==== Selected text ====
(371g) Adsorbents for Selective Adsorption of VOC Biomarkers from Simulated Breath

The detection and quantification of volatile organic compounds (VOCs) biomarkers from exhaled human breath is fast becoming an acceptable technique for easy and rapid testing for several illnesses. To identify and quantify these VOC biomarkers, selective sorbent materials are of major importance. Sorbents with the desired selectivity could lead to the development of inexpensive, energy efficient and quick diagnosis of diseases using adsorption and desorption mechanism to detect and quantify these VOCs. In this work, several adsorbent materials, including activated carbon, zeolites, and metal organic frameworks (MOFs), have been tested for their VOC capacities to acquire an in-depth understanding of VOC adsorption mechanisms on these materials. The influence of VOC characteristics and properties such as polarity, boiling point, molecular diameter, etc., on their interactions with adsorbents was studied. It was observed that the adsorption loadings increased with increase in pore volume and total surface area, implying that pore filling is the prevalent adsorption mechanism. Nitrogen sites were introduced to adsorbents via amine impregnation of carbon samples and synthesis of MOFs using functionalized ligands. Adsorption loadings in functionalized adsorbents were lower than unfunctionalized adsorbents. Moreover, functionalized MIL-101 exhibited slower adsorption dynamics than the unfunctionalized MOF. CO₂ and water vapor breakthrough adsorption experiments were also carried out on the functionalized and unfunctionalized materials. Results showed both water and CO₂ breakthrough times on carbon samples with nitrogen sites increased significantly in humid streams. Therefore, this may be applied to selectively adsorb two major components of human exhaled breath prior to reaching the sorbent bed for VOC separation in a layered bed system.
==== Data extracts ====
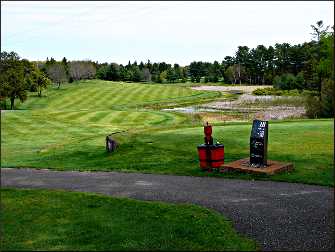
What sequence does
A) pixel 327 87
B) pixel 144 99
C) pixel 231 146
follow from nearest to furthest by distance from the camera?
pixel 231 146, pixel 327 87, pixel 144 99

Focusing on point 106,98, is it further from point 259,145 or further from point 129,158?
point 259,145

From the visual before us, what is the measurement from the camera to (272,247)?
8.69 m

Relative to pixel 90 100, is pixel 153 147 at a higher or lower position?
lower

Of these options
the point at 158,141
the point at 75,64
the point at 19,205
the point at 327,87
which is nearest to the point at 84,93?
the point at 75,64

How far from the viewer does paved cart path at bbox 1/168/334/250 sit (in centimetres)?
938

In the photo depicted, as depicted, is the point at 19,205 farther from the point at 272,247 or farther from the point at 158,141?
the point at 158,141

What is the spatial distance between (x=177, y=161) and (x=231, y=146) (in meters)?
3.30

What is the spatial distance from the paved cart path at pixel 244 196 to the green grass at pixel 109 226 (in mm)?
698

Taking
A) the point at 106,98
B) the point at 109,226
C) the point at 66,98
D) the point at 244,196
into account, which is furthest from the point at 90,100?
the point at 109,226

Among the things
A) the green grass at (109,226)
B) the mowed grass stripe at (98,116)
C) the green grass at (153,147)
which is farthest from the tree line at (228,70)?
the green grass at (109,226)

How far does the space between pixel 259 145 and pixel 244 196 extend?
3.81 metres

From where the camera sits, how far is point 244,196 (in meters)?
12.5

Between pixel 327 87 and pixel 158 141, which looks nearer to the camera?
pixel 158 141

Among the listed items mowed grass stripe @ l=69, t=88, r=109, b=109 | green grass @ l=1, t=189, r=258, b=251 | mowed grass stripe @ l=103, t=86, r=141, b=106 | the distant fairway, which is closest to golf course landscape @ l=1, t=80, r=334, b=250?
green grass @ l=1, t=189, r=258, b=251
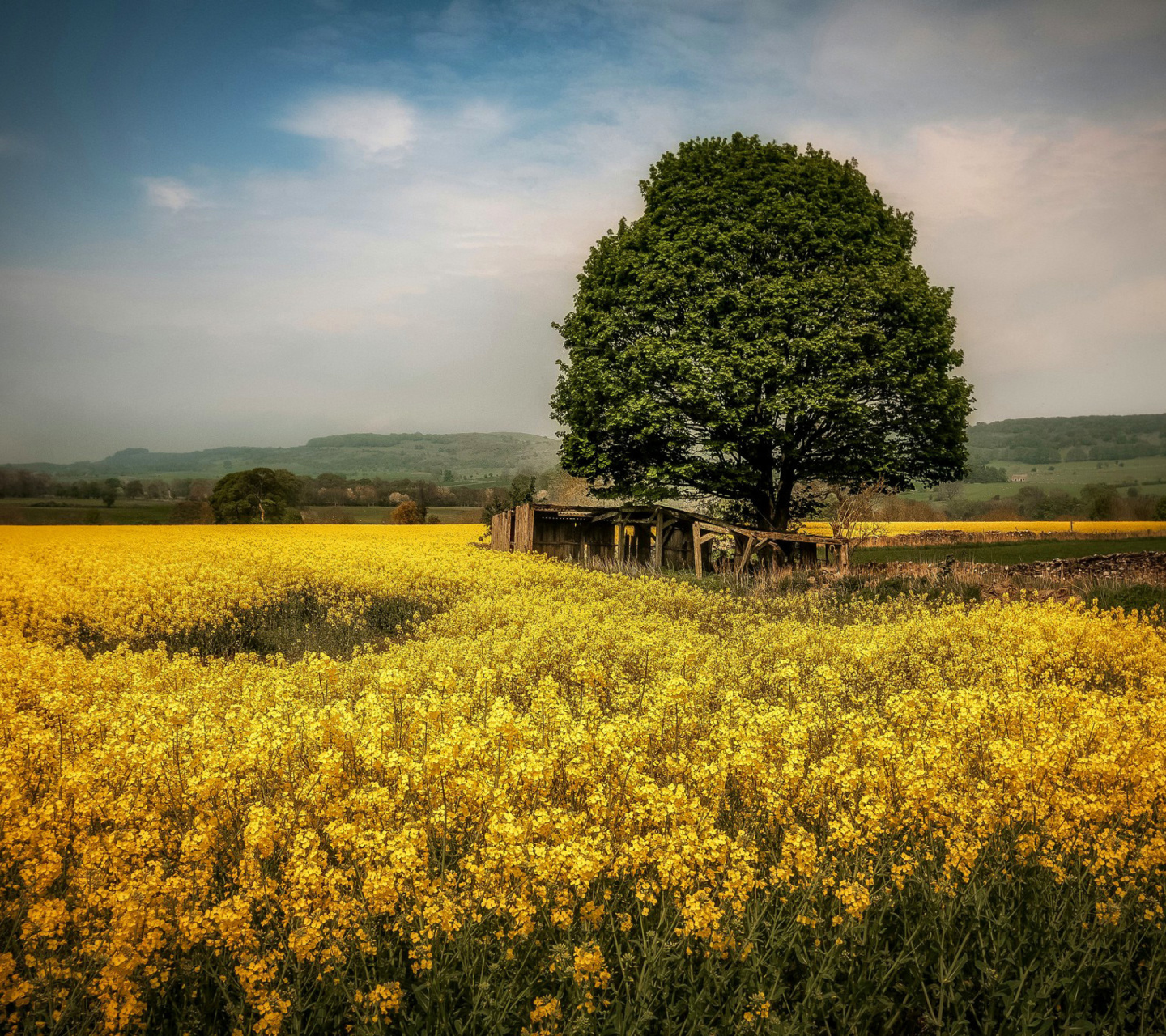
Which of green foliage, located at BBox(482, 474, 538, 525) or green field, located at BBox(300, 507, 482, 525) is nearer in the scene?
green foliage, located at BBox(482, 474, 538, 525)

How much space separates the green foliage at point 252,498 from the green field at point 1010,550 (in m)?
35.1

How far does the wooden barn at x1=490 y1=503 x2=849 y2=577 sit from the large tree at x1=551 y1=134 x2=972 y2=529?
1.53 m

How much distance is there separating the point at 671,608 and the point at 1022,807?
10523mm

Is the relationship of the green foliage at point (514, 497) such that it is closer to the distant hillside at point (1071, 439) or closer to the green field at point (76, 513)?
the green field at point (76, 513)

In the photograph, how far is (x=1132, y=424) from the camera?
362 ft

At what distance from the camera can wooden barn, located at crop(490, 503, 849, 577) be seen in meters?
23.0

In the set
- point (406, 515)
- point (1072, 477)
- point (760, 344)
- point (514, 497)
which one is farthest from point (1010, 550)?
point (1072, 477)

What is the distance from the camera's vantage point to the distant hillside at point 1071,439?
99812mm

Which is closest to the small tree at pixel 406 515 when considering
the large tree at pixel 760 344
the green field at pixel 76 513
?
the green field at pixel 76 513

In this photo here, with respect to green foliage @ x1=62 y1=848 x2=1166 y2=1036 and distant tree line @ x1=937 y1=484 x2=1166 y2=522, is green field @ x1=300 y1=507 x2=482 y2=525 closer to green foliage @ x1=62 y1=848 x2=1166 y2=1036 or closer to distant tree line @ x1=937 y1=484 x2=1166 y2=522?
distant tree line @ x1=937 y1=484 x2=1166 y2=522

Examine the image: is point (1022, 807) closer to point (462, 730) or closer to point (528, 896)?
point (528, 896)

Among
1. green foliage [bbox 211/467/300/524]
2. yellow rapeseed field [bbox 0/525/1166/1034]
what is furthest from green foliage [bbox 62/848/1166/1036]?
green foliage [bbox 211/467/300/524]

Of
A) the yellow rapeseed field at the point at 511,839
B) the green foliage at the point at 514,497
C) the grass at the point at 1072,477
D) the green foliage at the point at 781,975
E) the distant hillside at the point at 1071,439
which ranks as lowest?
the green foliage at the point at 781,975

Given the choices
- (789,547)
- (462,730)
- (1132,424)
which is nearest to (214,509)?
(789,547)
====
## Task to complete
Please print the abstract on adsorbents for VOC biomarkers from simulated breath, shown above the records, in full and word for word.

## Response to the exercise
(371g) Adsorbents for Selective Adsorption of VOC Biomarkers from Simulated Breath

The detection and quantification of volatile organic compounds (VOCs) biomarkers from exhaled human breath is fast becoming an acceptable technique for easy and rapid testing for several illnesses. To identify and quantify these VOC biomarkers, selective sorbent materials are of major importance. Sorbents with the desired selectivity could lead to the development of inexpensive, energy efficient and quick diagnosis of diseases using adsorption and desorption mechanism to detect and quantify these VOCs. In this work, several adsorbent materials, including activated carbon, zeolites, and metal organic frameworks (MOFs), have been tested for their VOC capacities to acquire an in-depth understanding of VOC adsorption mechanisms on these materials. The influence of VOC characteristics and properties such as polarity, boiling point, molecular diameter, etc., on their interactions with adsorbents was studied. It was observed that the adsorption loadings increased with increase in pore volume and total surface area, implying that pore filling is the prevalent adsorption mechanism. Nitrogen sites were introduced to adsorbents via amine impregnation of carbon samples and synthesis of MOFs using functionalized ligands. Adsorption loadings in functionalized adsorbents were lower than unfunctionalized adsorbents. Moreover, functionalized MIL-101 exhibited slower adsorption dynamics than the unfunctionalized MOF. CO₂ and water vapor breakthrough adsorption experiments were also carried out on the functionalized and unfunctionalized materials. Results showed both water and CO₂ breakthrough times on carbon samples with nitrogen sites increased significantly in humid streams. Therefore, this may be applied to selectively adsorb two major components of human exhaled breath prior to reaching the sorbent bed for VOC separation in a layered bed system.